**What to work on:**
Which lines in the material below contain the string "instances"? Collect each of those lines in full.

**Information provided:**

______

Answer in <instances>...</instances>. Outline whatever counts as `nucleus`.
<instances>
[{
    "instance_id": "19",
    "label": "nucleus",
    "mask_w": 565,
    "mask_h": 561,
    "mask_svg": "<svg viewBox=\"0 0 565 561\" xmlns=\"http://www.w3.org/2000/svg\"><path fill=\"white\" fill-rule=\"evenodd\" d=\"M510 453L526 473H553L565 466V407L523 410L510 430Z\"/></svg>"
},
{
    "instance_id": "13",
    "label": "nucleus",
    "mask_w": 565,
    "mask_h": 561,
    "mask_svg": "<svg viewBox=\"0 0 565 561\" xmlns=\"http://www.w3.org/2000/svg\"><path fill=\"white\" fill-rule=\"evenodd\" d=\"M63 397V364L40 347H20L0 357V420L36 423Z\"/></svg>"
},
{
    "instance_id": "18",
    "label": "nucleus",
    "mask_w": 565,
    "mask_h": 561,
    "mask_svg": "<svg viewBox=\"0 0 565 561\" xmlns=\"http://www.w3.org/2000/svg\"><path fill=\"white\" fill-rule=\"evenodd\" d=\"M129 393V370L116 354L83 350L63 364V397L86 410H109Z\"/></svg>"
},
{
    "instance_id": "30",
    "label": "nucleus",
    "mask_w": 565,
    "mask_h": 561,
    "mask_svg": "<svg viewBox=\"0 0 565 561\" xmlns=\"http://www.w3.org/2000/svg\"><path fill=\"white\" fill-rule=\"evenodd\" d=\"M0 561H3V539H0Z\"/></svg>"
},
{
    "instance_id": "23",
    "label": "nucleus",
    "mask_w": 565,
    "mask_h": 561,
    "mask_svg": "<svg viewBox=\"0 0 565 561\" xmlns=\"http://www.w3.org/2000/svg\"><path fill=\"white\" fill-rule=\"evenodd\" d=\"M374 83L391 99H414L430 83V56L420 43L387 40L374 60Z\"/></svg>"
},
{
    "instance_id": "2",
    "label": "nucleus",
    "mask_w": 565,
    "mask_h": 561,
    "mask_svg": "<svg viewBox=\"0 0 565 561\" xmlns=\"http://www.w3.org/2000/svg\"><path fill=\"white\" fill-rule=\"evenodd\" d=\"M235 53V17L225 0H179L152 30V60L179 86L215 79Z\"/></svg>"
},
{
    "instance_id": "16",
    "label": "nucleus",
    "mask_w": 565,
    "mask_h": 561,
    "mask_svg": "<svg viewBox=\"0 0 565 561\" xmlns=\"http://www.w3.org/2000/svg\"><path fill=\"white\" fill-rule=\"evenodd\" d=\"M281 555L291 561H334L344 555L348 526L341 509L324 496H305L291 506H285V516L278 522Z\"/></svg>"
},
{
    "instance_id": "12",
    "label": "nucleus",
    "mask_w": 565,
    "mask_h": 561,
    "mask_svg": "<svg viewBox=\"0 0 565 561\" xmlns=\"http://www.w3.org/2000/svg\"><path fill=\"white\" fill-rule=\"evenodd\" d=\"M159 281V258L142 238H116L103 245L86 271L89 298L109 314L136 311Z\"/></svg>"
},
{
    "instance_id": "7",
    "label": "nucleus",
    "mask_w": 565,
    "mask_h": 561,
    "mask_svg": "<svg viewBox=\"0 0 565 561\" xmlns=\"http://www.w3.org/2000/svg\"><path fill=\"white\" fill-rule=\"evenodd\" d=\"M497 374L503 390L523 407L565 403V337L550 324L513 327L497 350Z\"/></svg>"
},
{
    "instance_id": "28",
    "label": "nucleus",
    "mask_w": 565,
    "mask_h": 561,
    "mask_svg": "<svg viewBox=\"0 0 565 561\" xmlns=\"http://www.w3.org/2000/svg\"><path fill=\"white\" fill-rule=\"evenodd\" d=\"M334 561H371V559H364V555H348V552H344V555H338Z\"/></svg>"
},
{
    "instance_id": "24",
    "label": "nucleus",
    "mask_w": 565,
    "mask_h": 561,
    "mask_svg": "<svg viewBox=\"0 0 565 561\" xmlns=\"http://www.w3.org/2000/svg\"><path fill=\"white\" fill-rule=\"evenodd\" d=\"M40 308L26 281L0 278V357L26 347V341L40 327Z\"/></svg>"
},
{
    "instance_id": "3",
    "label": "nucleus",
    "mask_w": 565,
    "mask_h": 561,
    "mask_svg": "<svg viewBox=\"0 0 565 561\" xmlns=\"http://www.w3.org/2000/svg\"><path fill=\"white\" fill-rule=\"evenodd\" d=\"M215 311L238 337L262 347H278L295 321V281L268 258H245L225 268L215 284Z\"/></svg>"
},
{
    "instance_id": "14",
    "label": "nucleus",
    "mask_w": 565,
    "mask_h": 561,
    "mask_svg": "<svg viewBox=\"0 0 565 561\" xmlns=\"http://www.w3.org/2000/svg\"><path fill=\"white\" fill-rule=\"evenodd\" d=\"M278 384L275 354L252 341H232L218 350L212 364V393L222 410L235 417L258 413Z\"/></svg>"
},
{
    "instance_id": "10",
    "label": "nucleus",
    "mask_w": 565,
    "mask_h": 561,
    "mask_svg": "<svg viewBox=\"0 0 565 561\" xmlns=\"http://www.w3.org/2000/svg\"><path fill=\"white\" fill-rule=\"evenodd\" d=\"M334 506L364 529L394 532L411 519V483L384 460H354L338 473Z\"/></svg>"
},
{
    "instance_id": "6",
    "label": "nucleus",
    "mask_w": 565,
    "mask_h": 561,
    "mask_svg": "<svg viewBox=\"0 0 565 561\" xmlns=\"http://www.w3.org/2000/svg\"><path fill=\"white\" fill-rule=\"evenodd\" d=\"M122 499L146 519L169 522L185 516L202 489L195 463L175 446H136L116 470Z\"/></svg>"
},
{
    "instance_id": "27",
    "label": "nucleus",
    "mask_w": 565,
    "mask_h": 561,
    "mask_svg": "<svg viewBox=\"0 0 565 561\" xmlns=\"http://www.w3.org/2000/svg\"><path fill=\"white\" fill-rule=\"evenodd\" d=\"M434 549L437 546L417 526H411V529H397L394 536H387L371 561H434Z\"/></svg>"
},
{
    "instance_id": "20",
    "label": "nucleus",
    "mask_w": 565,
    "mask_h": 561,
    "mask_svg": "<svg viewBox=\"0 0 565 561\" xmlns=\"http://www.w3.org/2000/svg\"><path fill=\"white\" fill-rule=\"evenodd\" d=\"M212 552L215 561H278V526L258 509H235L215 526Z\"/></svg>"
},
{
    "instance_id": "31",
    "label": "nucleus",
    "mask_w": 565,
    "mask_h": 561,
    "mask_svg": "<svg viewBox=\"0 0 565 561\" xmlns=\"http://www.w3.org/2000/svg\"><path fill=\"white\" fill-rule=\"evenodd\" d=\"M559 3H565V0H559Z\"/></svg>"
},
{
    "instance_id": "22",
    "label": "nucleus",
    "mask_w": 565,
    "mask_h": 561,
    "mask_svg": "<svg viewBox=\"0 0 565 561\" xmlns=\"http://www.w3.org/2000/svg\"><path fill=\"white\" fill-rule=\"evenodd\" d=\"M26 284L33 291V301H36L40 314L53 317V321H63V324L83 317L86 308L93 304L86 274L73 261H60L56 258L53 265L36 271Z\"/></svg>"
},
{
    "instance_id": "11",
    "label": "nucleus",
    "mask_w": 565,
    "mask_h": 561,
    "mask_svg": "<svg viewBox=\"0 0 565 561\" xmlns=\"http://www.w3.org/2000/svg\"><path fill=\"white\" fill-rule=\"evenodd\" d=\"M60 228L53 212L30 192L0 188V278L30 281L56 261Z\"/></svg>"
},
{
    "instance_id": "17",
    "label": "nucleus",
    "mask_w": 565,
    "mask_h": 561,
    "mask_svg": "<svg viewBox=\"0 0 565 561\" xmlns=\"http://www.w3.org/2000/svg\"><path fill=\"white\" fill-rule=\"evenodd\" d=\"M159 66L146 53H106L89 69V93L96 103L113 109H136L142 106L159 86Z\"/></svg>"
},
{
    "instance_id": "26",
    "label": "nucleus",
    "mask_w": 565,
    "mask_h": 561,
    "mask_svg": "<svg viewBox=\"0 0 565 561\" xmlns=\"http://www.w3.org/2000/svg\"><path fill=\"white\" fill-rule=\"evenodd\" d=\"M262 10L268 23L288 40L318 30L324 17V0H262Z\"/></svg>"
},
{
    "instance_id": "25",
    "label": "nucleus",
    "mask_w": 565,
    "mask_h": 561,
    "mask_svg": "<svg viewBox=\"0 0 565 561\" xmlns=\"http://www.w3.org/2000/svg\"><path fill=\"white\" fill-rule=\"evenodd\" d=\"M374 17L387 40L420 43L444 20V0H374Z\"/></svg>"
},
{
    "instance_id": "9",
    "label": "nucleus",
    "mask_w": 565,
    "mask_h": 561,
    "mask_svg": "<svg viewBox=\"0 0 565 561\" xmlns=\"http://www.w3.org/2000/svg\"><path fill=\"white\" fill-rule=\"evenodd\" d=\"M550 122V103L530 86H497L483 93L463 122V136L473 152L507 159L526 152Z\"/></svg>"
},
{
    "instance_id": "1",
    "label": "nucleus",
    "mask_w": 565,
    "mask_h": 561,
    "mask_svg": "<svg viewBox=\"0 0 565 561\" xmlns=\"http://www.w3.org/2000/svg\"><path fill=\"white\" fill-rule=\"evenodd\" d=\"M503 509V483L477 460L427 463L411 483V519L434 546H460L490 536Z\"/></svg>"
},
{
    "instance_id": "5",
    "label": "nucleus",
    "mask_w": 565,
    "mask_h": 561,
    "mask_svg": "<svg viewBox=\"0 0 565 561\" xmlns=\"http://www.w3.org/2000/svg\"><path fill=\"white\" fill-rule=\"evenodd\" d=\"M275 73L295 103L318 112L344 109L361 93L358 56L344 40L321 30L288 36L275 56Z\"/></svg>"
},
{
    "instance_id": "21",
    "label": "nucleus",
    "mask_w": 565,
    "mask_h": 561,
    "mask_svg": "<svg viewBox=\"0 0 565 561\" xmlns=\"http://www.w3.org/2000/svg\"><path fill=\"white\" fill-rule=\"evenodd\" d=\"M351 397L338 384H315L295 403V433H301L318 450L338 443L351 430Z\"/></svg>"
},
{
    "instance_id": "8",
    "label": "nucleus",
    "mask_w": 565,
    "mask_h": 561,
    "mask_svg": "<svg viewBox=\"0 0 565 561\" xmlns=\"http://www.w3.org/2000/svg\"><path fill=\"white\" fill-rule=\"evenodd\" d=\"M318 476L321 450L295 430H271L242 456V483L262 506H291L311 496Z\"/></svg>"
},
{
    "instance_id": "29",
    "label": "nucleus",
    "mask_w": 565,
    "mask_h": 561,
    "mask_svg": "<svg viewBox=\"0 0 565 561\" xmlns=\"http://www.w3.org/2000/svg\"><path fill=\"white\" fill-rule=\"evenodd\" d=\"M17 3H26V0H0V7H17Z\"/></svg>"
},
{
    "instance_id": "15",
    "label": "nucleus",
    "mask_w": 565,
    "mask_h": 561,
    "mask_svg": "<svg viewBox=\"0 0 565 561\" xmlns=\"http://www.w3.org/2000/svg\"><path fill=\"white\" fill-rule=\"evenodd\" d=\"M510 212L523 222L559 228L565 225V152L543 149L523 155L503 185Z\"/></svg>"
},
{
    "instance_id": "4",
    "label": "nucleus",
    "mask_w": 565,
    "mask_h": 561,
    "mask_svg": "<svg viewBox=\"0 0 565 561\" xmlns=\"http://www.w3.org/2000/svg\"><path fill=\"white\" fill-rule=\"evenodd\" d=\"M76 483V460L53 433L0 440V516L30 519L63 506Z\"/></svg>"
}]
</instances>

______

**Problem solution:**
Answer in <instances>...</instances>. Outline whatever counts as `nucleus`.
<instances>
</instances>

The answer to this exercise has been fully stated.